WHEREAS, In 1975, the Sickle Cell Disease Association of America, Inc., and its member organizations began conducting month-long events in September to call attention to sickle cell anemia and the need to address the problem at national and local levels, and chose September as National Sickle Cell Awareness Month in order for the public to reflect on the children and adults whose lives, education, and careers have been affected by this disease; and

WHEREAS, Sickle cell disease is a chronic condition that can affect any organ, including the kidneys, lungs, and spleen.
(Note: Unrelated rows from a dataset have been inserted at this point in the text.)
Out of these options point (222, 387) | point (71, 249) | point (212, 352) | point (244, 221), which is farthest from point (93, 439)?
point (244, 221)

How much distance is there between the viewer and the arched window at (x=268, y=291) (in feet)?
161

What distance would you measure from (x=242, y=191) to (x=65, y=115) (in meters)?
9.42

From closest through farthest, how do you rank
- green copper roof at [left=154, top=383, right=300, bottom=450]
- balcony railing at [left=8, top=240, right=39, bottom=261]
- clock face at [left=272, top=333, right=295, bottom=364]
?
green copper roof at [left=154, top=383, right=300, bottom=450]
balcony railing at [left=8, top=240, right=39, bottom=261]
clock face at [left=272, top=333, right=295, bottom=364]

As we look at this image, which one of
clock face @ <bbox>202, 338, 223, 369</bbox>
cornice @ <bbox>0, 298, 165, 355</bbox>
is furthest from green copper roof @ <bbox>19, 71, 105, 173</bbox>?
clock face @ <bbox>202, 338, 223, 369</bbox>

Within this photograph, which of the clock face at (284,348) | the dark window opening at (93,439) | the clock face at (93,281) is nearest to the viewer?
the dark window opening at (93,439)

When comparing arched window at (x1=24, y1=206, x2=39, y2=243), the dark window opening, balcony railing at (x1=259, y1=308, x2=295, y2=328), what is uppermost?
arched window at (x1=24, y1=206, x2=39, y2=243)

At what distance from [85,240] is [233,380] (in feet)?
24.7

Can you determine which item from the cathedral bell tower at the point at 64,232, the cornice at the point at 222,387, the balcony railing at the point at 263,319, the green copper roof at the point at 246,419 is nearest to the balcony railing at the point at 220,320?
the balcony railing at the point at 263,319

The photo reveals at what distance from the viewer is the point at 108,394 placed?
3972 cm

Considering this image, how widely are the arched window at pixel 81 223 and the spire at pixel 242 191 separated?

Research indicates that patients experience many severe complications, including stroke, infections, and pulmonary embolism; and

WHEREAS, Pain is the most common complication of sickle cell disease and the primary reason that people with the disease go to the emergency room or hospital; and

WHEREAS, While there is no widely available cure for sickle cell disease, emerging treatments, including medications that prevent blood cells from sickling, are being studied; and

WHEREAS, A potentially groundbreaking investigational drug, GMI 1070, designed to treat painful vaso-occlusive crises, which occur when red blood cells lump together and impede blood flow in sickle cell patients, has been found to be safe following a clinical trial at the University of California, Davis; and

WHEREAS, In 2003, the Sickle Cell Treatment Act was signed into law; and

WHEREAS, The effort to officially recognize Sickle Cell Anemia Awareness Month succeeded at the federal level in 1983 when the United States House of Representatives unanimously passed, and President Ronald Reagan signed, the first resolution introduced by the Congressional Black Caucus that recognized September as National Sickle Cell Anemia Awareness Month; now, therefore, be it

Resolved by the Assembly of the State of California, the Senate thereof concurring, That the Legislature recognizes the month of September 2016 as Sickle Cell Anemia Awareness Month; and be it further

Resolved, That the Chief Clerk of the Assembly transmit copies of this resolution to the author for appropriate distribution.